Best Practice

1. Best Practice
2. Stylesheet optimisation
3. Named templates
4. Designing for multiple media
5. predicates
6. XSLT Modularisation experience
7. Keys
8. Standards checker for XSLT

1.

Best Practice

Mark Giacobbe

I don't know what applications you have in mind, but if you're using XSL to produce HTML the following conclusions may be of interest, based on recent tests aimed solely at speeding up the XSLT transformation time on some rather complex xsl files. This was using apache Cocoon with Xalan 1.03 and Xerces 1.04. Email me if interested in technical specs.

1. For any "static" html portions of the page (such as headers, footers, nav bars), it's definitely more efficient to store the snippets as external xml files & copy them to the output tree using xsl:copy-of and the document() function, rather than using a named template and xsl:import.

2. (rather obvious)- If you can help it, don't xsl:import any more xsl than you need. For example, we had a 43kb file "library.xsl" with various templates that were used to perform often used functions- format dates differently, create month/day/year drop-down lists, etc. and found that, quite naturally, when we broke this file up into 8 smaller ones, it was faster (up to a certain point) to import just the required portions than the whole thing. However, it was faster to process the entire 43kb file, even with unneeded templates, than to process all 8 atomized files.

2.

Stylesheet optimisation

Mike Kay

Ed: I guess Mike is speaking for Saxon only.

The ones that are relevant here are, I suppose, those that find an algorithm for evaluating an expression that has lower complexity than the naive algorithm.

Some examples:

$x < $y naively requires X*Y comparisons where X and Y are the cardinalities of the two node-sets. Saxon evaluates it as min($x) < max($y) which requires only O(X+Y) operations. It would be possible to optimise $x[not($x > .)] using the same trick, but Saxon currently doesn't.

xsl:for-each with no xsl:sort naively requires to sort the selected nodes into document order which would take O(n log n) operations. Saxon goes to considerable pains to detect cases where the nodes are already naturally sorted, reducing this to O(n).

$x[1] naively requires a comparison on each element of the list to see if its position is equal to 1 (so it would be O(X)). Saxon just looks at the first element, which is O(1).
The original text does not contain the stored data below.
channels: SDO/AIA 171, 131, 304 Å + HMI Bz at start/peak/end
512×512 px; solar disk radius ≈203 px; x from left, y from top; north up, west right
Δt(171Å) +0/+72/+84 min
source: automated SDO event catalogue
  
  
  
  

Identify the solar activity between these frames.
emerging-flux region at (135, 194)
not($x), where $x is a node-set, naively evaluates the node-set (which is typically O(X), or even more naively O(X log X) if you were to eliminate duplicates eagerly) and then tests to see if it is empty (which can be done in O(1)). Saxon 5.5.1 will usually avoid evaluating the node-set and eliminating duplicates, but not always, it depends how it is defined.
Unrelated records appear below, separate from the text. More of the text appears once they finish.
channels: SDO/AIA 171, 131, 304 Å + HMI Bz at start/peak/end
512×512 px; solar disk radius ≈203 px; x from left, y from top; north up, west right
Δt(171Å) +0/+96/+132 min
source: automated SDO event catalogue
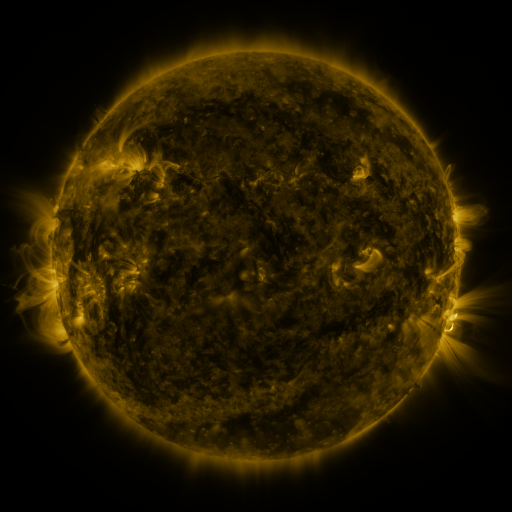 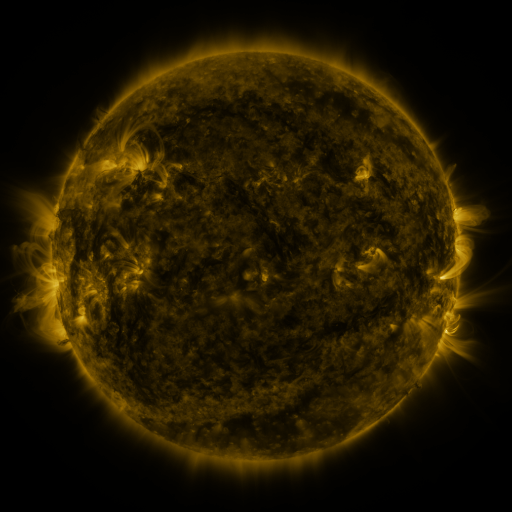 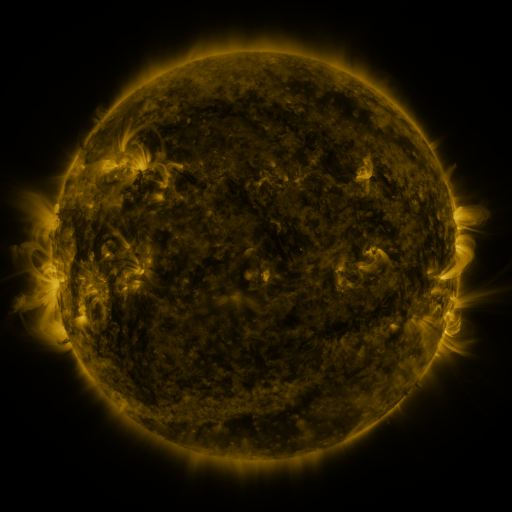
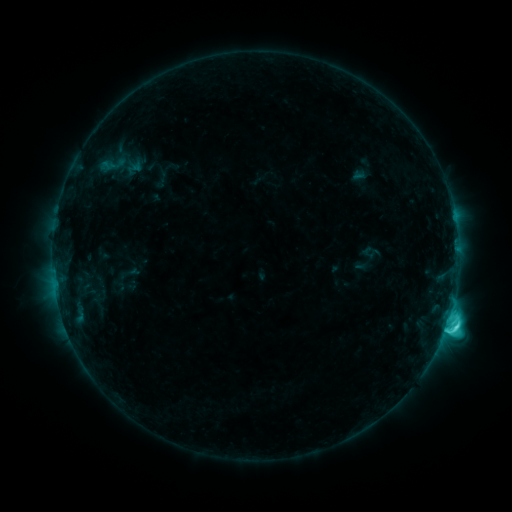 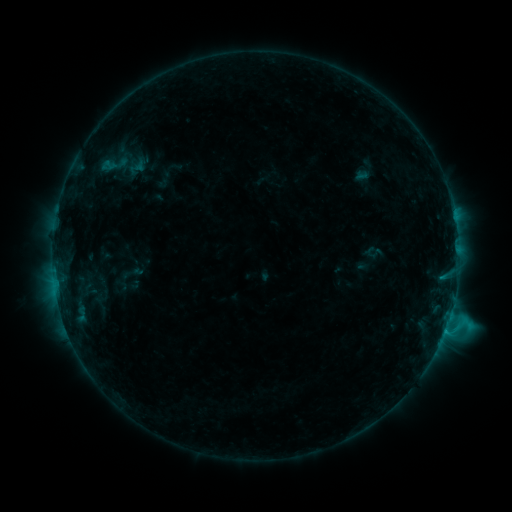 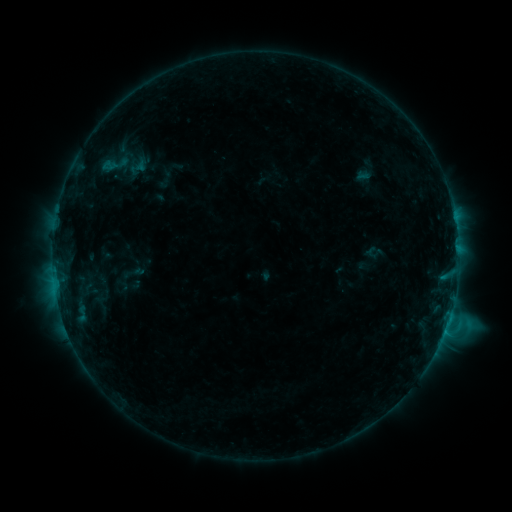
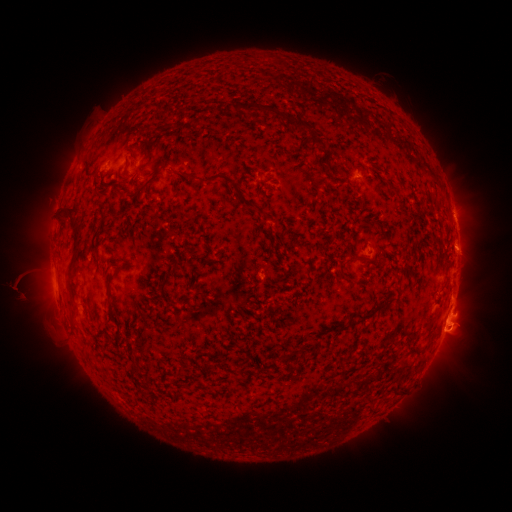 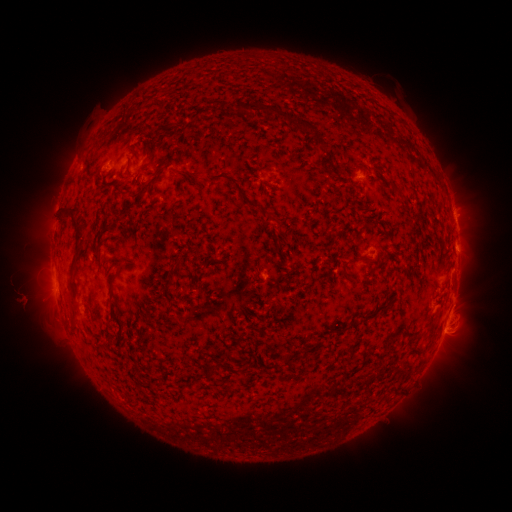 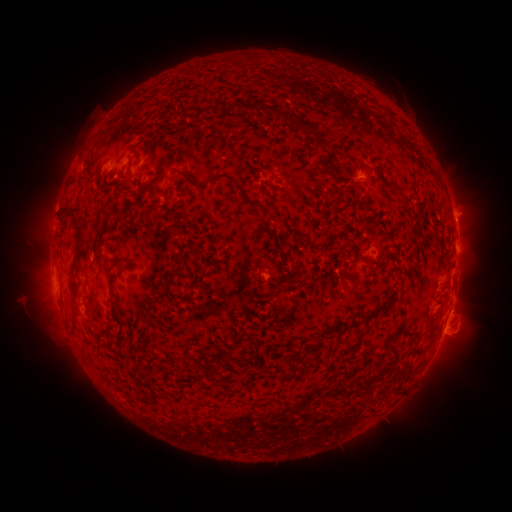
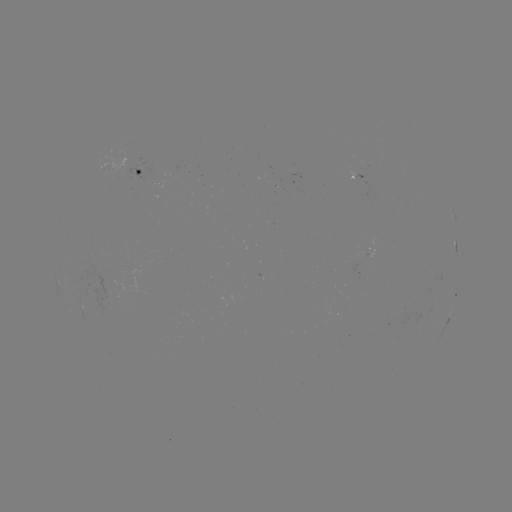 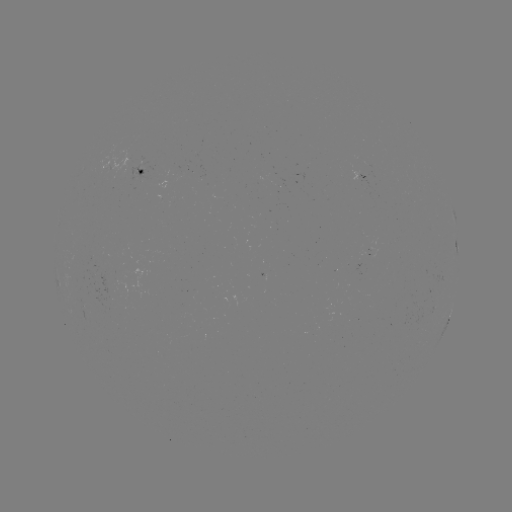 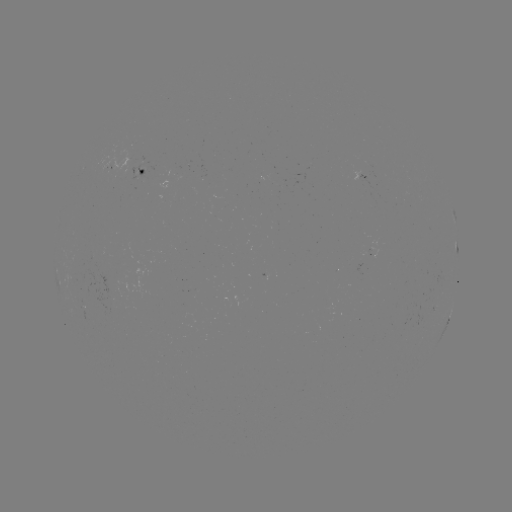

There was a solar emerging-flux region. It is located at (91, 257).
<xsl:number/> naively requires counting of the nodes that precede a given node, which requires O(n) operations; therefore numbering a sequence of n nodes requires O(n^2) operations. Saxon in some cases (but not all) remembers the last node and its number, so that numbering a sequence of n nodes becomes O(n).
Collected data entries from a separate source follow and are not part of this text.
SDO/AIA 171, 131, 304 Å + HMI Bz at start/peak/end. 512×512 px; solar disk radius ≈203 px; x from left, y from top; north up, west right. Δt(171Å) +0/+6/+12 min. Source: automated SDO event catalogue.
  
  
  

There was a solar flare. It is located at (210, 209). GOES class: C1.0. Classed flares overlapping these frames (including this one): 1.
I'm afraid that's a very incomplete list, but perhaps it gives a flavour.

Further to this, Jeni Tennison responds

It's particularly enlightening for me to see that the relative complexity of the algorithm does not necessarily mean it's generally worse - it's always a matter of balancing different criteria for a particular problem.

Indeed, I think I'm right in saying that you can have two algorithms that do the same thing in different times but with the same complexity, so Mike's point that:

  num[not(../num &gt; .)][1]

is still 0(n^2) is a comment about how the run-time of the XPath will increase as more nums are added: it doesn't matter how much time it takes or the fact it might stop half way through.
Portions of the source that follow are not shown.